··· Extrait fourni

Il avait ordonné l'établissement du profil ADN le 17 avril 2024, soit avant d'avoir connaissance du fait que le recourant avait formé opposition à l'ordonnance pénale du 9 avril 2024, dans un courrier du 18 avril 2024, indiquant que l'opposition était formée "à titre préventif". Il ressortait de son recours qu'il persistait à contester être l'auteur du vol du 9 avril 2024, ce qui impliquait une nouvelle appréciation de la nécessité de l'établissement de son profil ADN. Ledit établissement était dès lors désormais justifié non seulement en vertu de l'art. 255 al. 1bis CPP, mais aussi de son al. 1 let. a. La comparaison de son profil ADN avec des traces pouvant se trouver par exemple sur le cadenas du vélo électrique ou sur d'autres objets, était de nature à permettre d'établir les faits avec certitude, à charge et à décharge.

Le recourant avait déjà été condamné pour faux dans les titres, vol, rupture de ban et s'était trouvé à proximité immédiate de la commission d'un vol, sans que sa participation n'ait été établie. Dans un tel complexe, d'établissement de son profil ADN aux fins de comparaison avec les prélèvements effectués suite à d'autres vols ne saurait en aucun être qualifié de disproportionné.

d. Dans sa réplique du 13 mai 2024, A______ a relevé que l'arrêt du Tribunal fédéral 1B_631/2022 du 14 février 2023 auquel se référait le Ministère public devait conduire dans le cas d'espèce à refuser l'établissement de son profil ADN, puisque ni le cadenas du vélo, ni aucun autre objet permettant de démontrer sa soustraction, n'avaient été retrouvés par la police.

 

EN DROIT :

1. Le recours est recevable pour avoir été déposé selon la forme et dans le délai prescrits (art. 385 al. 1 et 396 al. 1 CPP), concerner une ordonnance sujette à recours auprès de la Chambre de céans (art. 393 al. 1 let. a CPP) et émaner du prévenu qui, partie à la procédure (art. 104 al. 1 let. a CPP), a qualité pour agir, ayant un intérêt juridiquement protégé à la modification ou à l'annulation de la décision querellée (art. 382 al. 1 CPP).

······
··· Données fournies

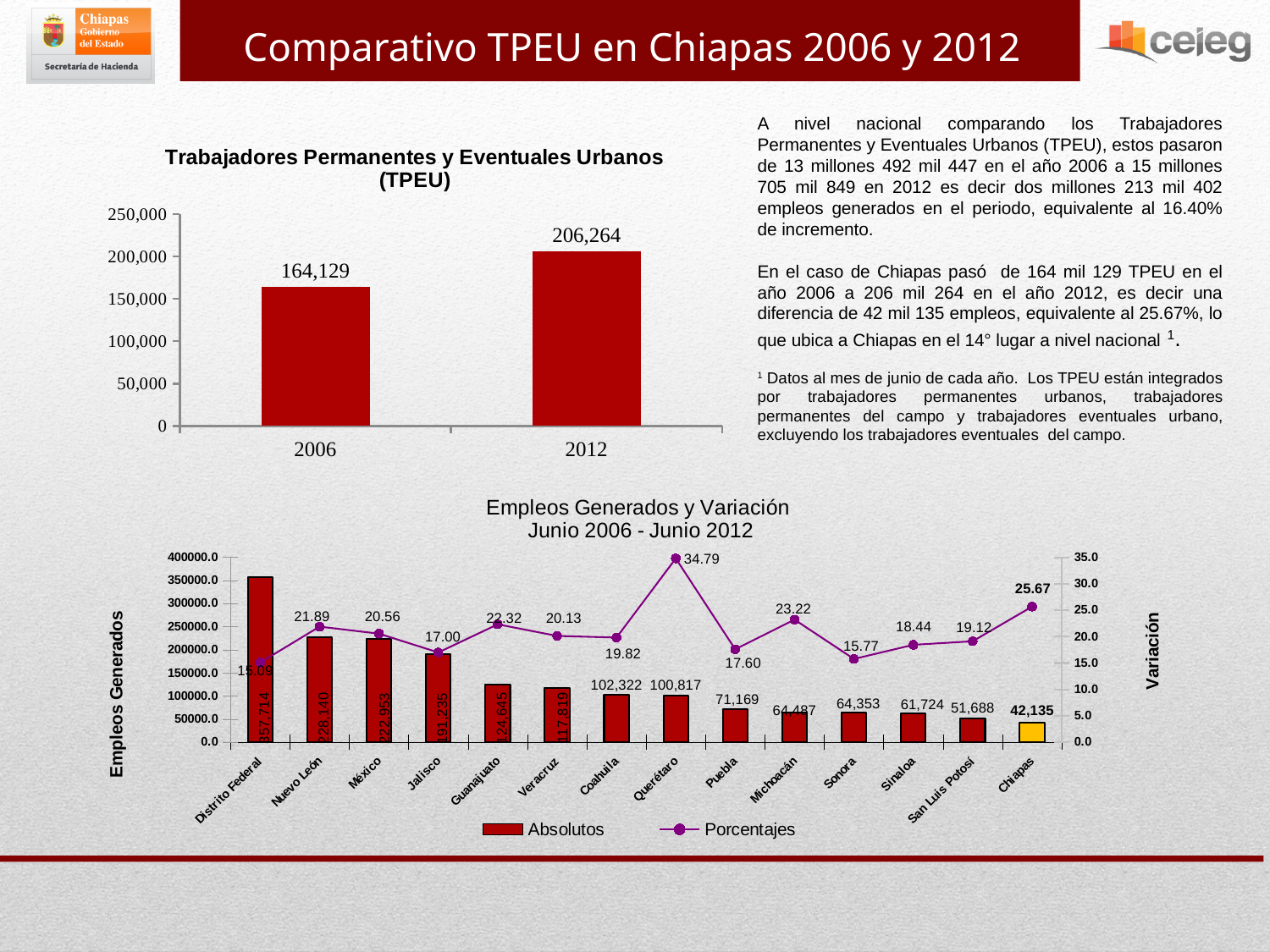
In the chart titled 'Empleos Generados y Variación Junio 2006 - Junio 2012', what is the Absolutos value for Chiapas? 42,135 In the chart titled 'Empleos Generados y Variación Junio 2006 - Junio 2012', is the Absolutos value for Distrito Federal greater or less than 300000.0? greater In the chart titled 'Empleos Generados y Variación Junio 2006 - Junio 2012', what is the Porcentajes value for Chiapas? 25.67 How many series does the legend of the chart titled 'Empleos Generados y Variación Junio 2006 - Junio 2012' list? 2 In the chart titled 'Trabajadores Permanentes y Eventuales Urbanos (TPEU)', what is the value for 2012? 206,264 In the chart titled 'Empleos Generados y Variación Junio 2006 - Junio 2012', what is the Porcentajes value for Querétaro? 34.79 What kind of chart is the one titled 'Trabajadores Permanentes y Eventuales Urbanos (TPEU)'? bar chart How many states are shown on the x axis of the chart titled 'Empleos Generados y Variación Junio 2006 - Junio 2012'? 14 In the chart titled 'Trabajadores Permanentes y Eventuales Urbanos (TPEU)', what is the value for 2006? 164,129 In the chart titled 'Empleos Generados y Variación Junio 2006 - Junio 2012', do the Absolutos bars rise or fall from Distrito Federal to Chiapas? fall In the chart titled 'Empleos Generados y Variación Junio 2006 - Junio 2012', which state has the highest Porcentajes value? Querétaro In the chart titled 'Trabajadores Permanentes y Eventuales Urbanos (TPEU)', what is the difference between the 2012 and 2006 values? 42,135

······

Série d'exercices ::
1. D'après l'extrait sur le profil ADN du recourant, à quelle date l'établissement de ce profil a-t-il été ordonné ?
2. Modifiez le passage de l'extrait sur le profil ADN du recourant qui commence à "Le recourant avait déjà" et se termine à "par la police.", en remplaçant "réplique" par "réponse".
3. Prolongez l'extrait sur le profil ADN du recourant à partir de sa dernière phrase.
Les données forment un matériau distinct de l'extrait.

Résultats par tâche ::
1. Le 17 avril 2024.

2.
Le recourant avait déjà été condamné pour faux dans les titres, vol, rupture de ban et s'était trouvé à proximité immédiate de la commission d'un vol, sans que sa participation n'ait été établie. Dans un tel complexe, d'établissement de son profil ADN aux fins de comparaison avec les prélèvements effectués suite à d'autres vols ne saurait en aucun être qualifié de disproportionné.

d. Dans sa réponse du 13 mai 2024, A______ a relevé que l'arrêt du Tribunal fédéral 1B_631/2022 du 14 février 2023 auquel se référait le Ministère public devait conduire dans le cas d'espèce à refuser l'établissement de son profil ADN, puisque ni le cadenas du vélo, ni aucun autre objet permettant de démontrer sa soustraction, n'avaient été retrouvés par la police.

3.
2. Le recourant reproche au Ministère public la violation de son droit d'être entendu, faute de motivation de la décision.

2.1. La jurisprudence a déduit du droit d'être entendu ancré à l'art. 29 al. 2 Cst féd. l'obligation pour l'autorité de motiver sa décision, afin que l'intéressé puisse se rendre compte de la portée de celle-ci et exercer son droit de recours à bon escient (arrêt du Tribunal fédéral 1B_539/2019 du 19 mars 2020 consid. 3.1 et les références citées).

2.2. En l'espèce, la motivation du Ministère public est certes succincte. Cependant, l'argumentation développée par le recourant démontre qu'il a fort bien compris la décision querellée. Le grief, partant, est infondé.

3. Le prévenu conteste la légalité et la proportionnalité de la mesure ordonnée par le Ministère public.

3.1. L'établissement d'un profil ADN est de nature à porter atteinte au droit à la liberté personnelle (art. 10 al. 2 Cst féd.) et à la protection contre l'emploi abusif de données privées (art. 13 al. 2 Cst féd. et 8 CEDH).

Cette mesure doit, en conséquence, se fonder sur une base légale, être justifiée par un intérêt public et être proportionnée au but visé (ATF 147 I 372 consid. 2.3.3; arrêt du Tribunal fédéral 1B_631/2022 du 14 février 2023 consid. 2).

3.1.1. Selon l'art. 255 CPP, l’établissement d’un tel profil peut être ordonné sur le prévenu pour élucider un crime ou un délit, qu'il s'agisse de celui pour lequel l'instruction est en cours (al. 1) ou d'autres infractions (al. 1bis), passées ou futures, qui sont encore inconnues des autorités (ATF 147 I 372 précité, consid. 2.1; arrêt du Tribunal fédéral 1B_631/2022 précité).

3.1.2. Dite mesure tend à éviter que les policiers/magistrats se trompent sur l'identification d'une personne ou qu’un soupçon soit jeté sur des innocents; elle peut aussi avoir des effets préventifs et contribuer à la protection de tiers (ibidem).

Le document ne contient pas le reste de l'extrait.